La liturgie nous donnera, une fois de plus, l’occasion de méditer, avec le procès de Jésus, la question de Pilate : “Qu’est-ce que la vérité ?” Saint Jean nous donne à penser que le représentant de Rome réagit en sceptique face à la solennelle affirmation de Jésus : “Je ne suis venu dans le monde que pour rendre témoignage à la vérité. Quiconque est de la vérité écoute ma voix” (Jn 18,30). La même affirmation de scepticisme traverse largement notre époque, ou du moins notre culture fondée sur le relativisme ontologique et éthique. Ce qui relève des choix fondamentaux risque de se dissoudre dans la doxa, l’opinion friable alors que la revendication des droits se fait dogmatique. Alain Finkielkraut, peut à juste titre dénoncer une société d’ayant-droits rendant problématique la notion même d’appartenance à une communauté historique solidaire dans un bien commun reconnu. Voilà qui nous propulse dans un curieux brouillard où la réalité dérive au gré de nos désirs et de nos fantasmes.
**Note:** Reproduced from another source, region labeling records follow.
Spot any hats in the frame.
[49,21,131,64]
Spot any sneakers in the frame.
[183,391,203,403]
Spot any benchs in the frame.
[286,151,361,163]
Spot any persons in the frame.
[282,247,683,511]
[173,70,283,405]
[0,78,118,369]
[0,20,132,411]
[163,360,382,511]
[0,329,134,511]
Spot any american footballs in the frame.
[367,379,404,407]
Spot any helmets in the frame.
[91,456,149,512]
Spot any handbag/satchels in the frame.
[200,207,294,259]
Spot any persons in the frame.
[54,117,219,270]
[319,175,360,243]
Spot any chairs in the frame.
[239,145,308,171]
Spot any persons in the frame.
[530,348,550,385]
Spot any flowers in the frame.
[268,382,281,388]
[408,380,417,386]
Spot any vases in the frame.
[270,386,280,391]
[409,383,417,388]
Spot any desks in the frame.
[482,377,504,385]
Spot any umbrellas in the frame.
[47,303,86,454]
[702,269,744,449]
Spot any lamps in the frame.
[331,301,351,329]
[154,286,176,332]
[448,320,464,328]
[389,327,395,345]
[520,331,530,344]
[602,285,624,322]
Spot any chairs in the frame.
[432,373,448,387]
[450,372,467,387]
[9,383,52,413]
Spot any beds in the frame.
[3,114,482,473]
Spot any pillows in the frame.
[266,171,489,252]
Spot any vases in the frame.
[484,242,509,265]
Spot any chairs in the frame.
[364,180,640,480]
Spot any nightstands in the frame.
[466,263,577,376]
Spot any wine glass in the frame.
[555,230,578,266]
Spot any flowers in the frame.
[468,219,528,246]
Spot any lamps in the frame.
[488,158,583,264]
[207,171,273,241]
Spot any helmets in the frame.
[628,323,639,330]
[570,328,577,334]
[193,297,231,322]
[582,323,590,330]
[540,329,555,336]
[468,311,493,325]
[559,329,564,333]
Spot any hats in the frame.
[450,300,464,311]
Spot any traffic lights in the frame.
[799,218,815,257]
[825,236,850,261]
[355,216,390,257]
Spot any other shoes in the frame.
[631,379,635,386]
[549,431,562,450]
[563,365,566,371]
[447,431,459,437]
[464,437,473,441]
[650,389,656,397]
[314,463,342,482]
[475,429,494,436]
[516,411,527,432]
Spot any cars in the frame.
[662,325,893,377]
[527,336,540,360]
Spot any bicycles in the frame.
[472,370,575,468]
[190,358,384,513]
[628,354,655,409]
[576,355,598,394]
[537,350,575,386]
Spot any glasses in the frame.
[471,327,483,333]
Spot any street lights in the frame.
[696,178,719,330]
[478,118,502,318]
En même temps, il est vrai, cette culture impose contradictoirement une transparence absolue, se prévaut d’une conception intransigeante du Bien, (même s’il est dévoyé), prétend restaurer une Justice parfaite en nous libérant de toutes les discriminations possibles. Jean Baudrillard, qui vient de mourir, a été un étonnant analyste des simulacres de notre monde et il nous manquera – tout comme nous manque cruellement la souveraine ironie d’un Philippe Muray – pour percer les mensonges quotidiens et nous débrouiller de l’inflation de signes où nous nous perdons. Il y aurait trop à dire sur l’intuition de Baudrillard selon laquelle l’homme moderne (ou post-moderne) aurait quitté la réalité et que l’Histoire même ne serait plus réelle. De son côté, Muray parlait au travers du thème d’Homo festivus, de désincarnation, de perte dans un univers ludique dont le secret tenait à un néant profond.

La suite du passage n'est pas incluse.